Anton blinked. “Um . . . I think I would have noticed.”
“Not that kind of rape,” Brenna said impatiently. “Mind-rape. She went inside your mind and stole your thoughts, stole them so she could give them to Falk. Things you didn't think to tell Falk, or things he didn't think to ask about, things that she had no business knowing, things no one should know about another person . . . she took them all. That's why you've been sick. It's the aftereffect.”
“I—” I don't believe it, he intended to stay, but remembering how he had felt when Mother Northwind had touched him, and the strange way that horrible headache had come on afterward, he let the protest die unspoken. “How do you know?” he said instead.
“I heard them talking about it,” Brenna said. She looked down at her feet, cheeks flushed. “Maybe this will prove it to you. She mentioned a certain maid at an inn, twice your age, she said, who . . .” She left the sentence unfinished, and it was Anton's turn to blush . . . but hard on the heels of embarrassment—bad enough Mother Northwind had learned about that very-brief-but-messy encounter, but for Brenna to know, too!—came an emotion Anton had once known intimately when he lived on the streets of Hexton Down but had had little use for since the Professor took him under his wing: rage. Pure, unadulterated anger.
He sat up, the blankets falling to his waist. Brenna glanced at him, then averted her eyes again at once, but he hardly noticed. “I'll kill her,” he said, and in that moment, he would have done it gladly, with a knife, with a gun, with his bare hands....

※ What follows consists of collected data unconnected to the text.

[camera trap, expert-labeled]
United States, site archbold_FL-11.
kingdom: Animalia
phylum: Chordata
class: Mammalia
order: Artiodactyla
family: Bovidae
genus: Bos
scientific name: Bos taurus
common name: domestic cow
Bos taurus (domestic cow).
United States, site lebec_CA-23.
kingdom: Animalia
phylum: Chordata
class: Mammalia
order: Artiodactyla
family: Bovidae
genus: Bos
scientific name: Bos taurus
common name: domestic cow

“No,” Brenna said. She still wouldn't look at him. “You couldn't. She's protected.” She took a deep breath. “But that's not all. Falk wants her to do . . . something else to you. Something worse.”
“Something worse than stealing my memories?” Anton snarled.
“Yes.” And now Brenna
did
look at him. “Falk wants her to twist your mind. To make you loyal to him, and him alone. To make you his puppet.”

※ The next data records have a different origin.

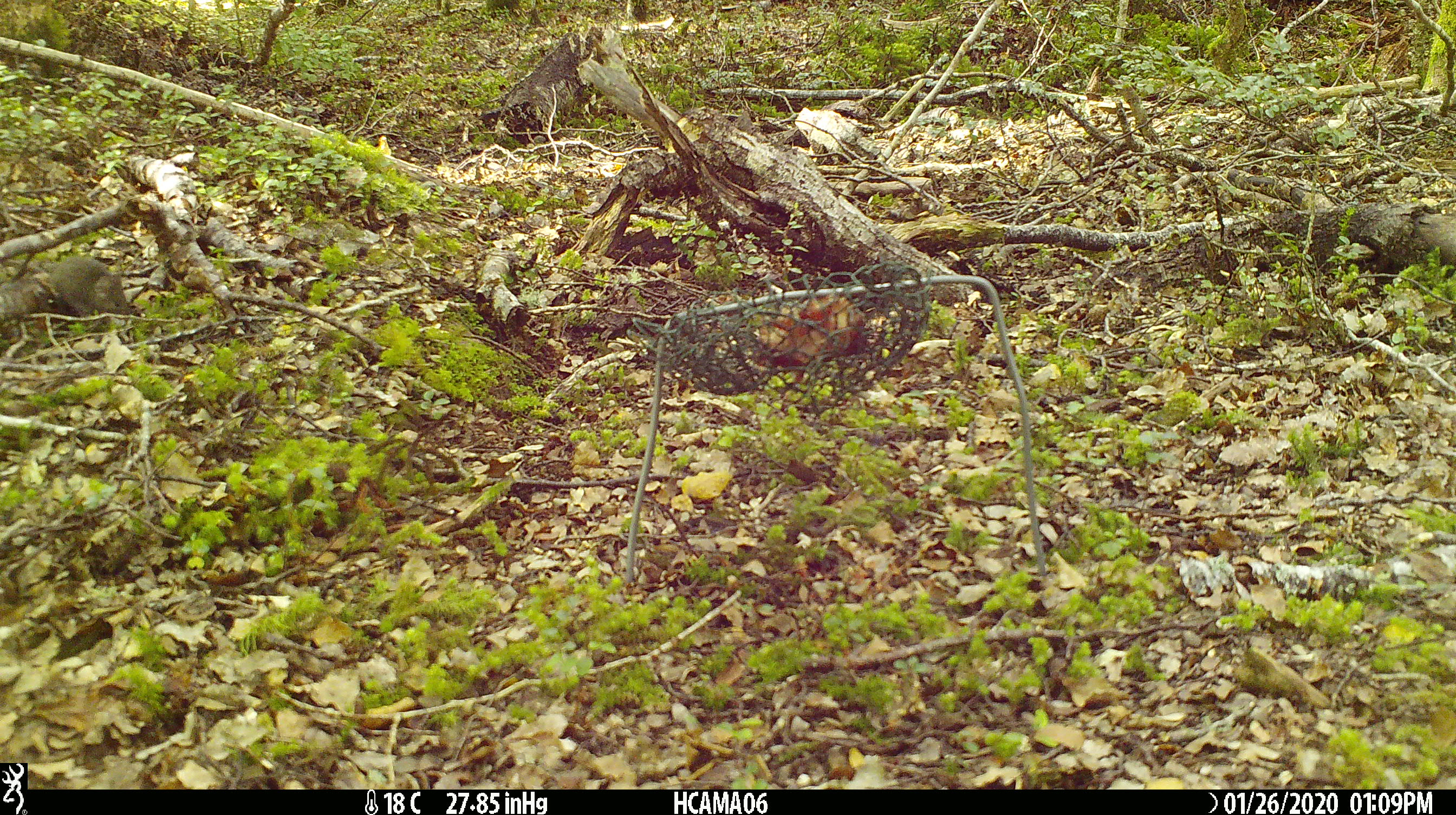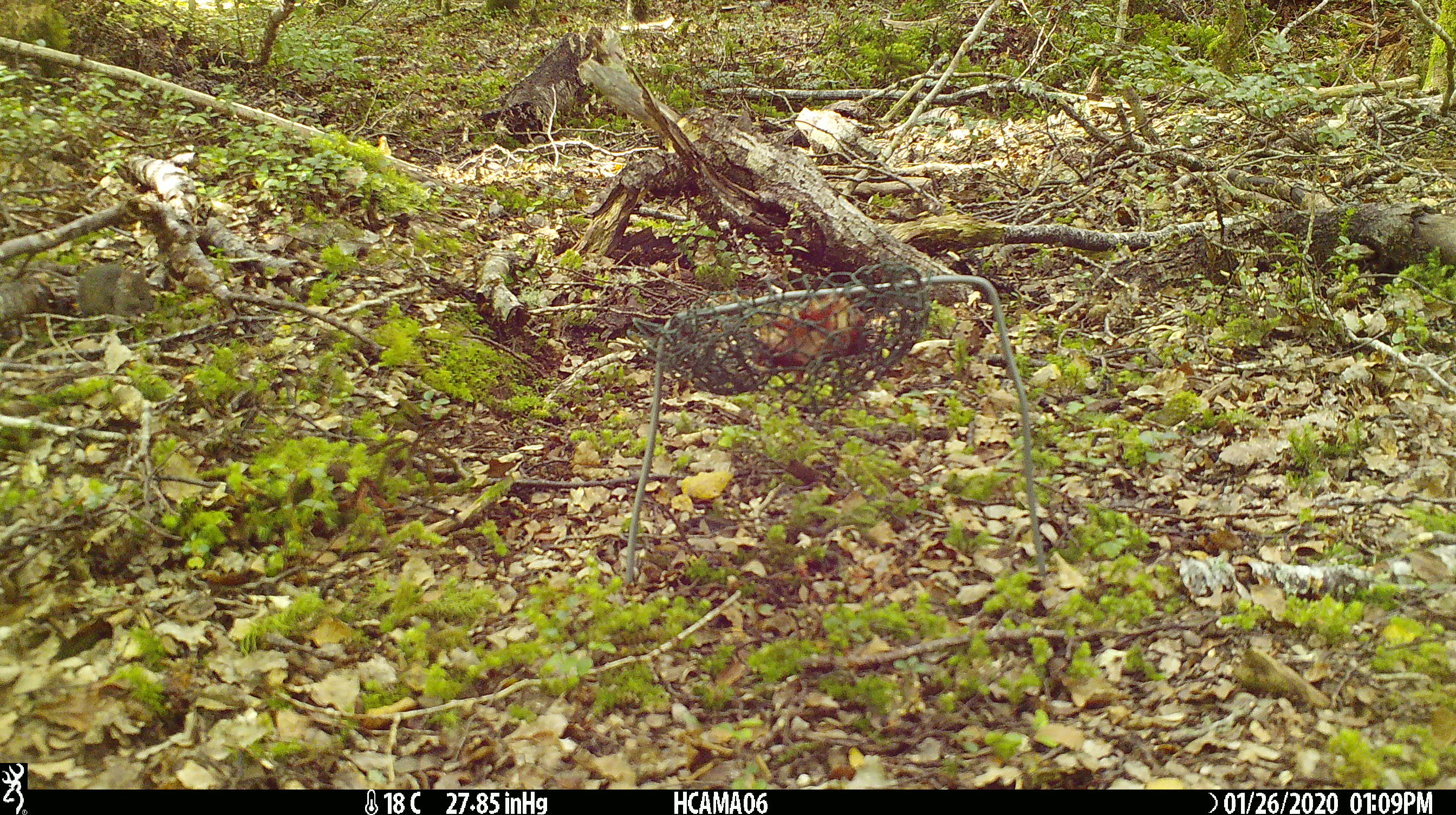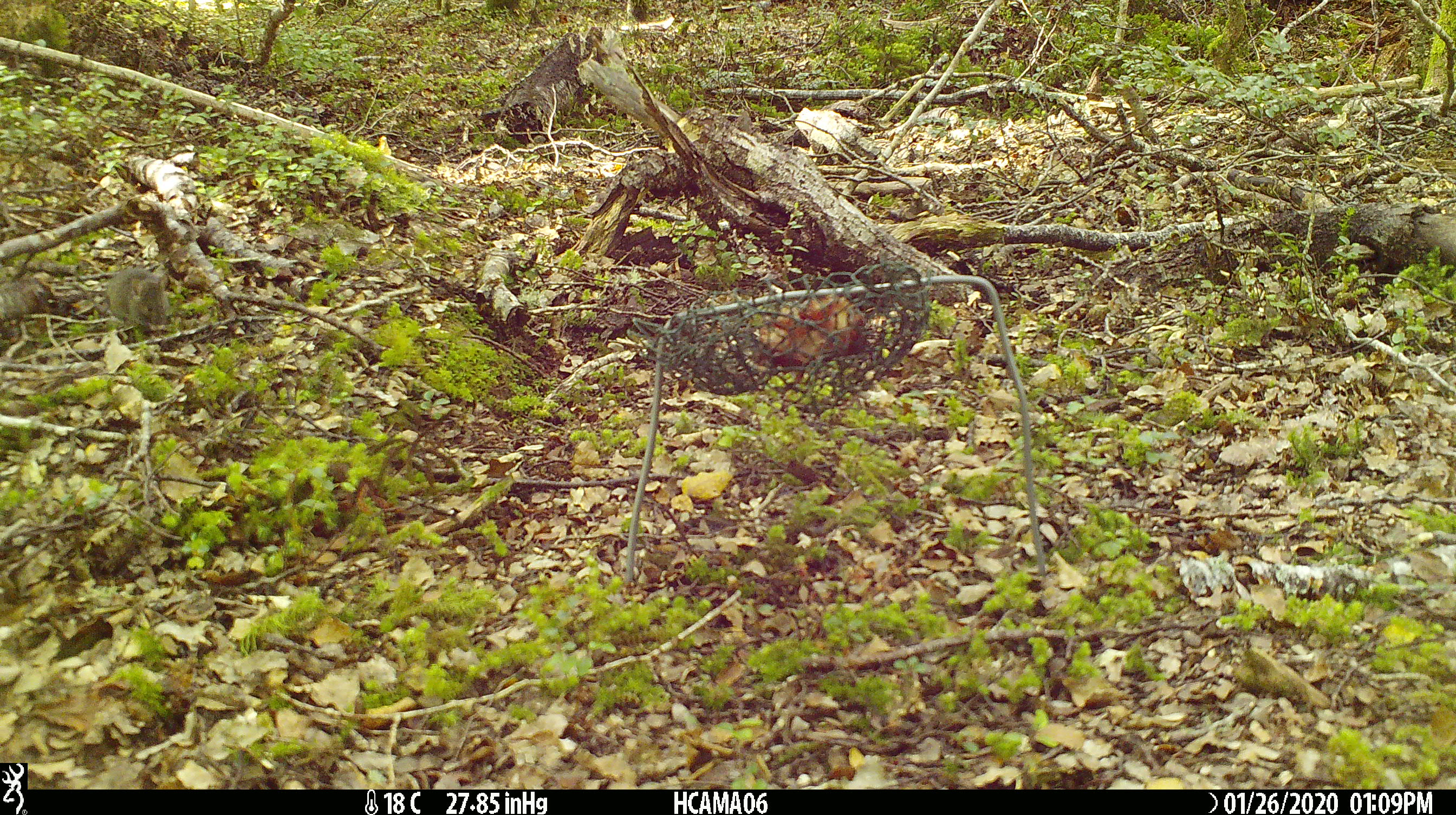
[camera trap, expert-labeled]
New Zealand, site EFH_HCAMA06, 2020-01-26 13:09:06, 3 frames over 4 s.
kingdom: Animalia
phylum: Chordata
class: Mammalia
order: Rodentia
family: Muridae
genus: Mus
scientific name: Mus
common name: mouse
Mouse (Mus).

Anton felt sick. “That can be done?”
“It can,” Brenna said. “It is the worst kind of violation, even worse than what that old witch has already done to you. The punishment is death . . . or would be, if Lord Falk weren't the one tasked with enforcing the law forbidding such things!
“The worst of it is that after it is done, you would
remember
it being done and remember everything you knew and thought
before
it was done—but none of that would make any difference. You would be, now and forever, Falk's creature, and would obey him to the death in all things.”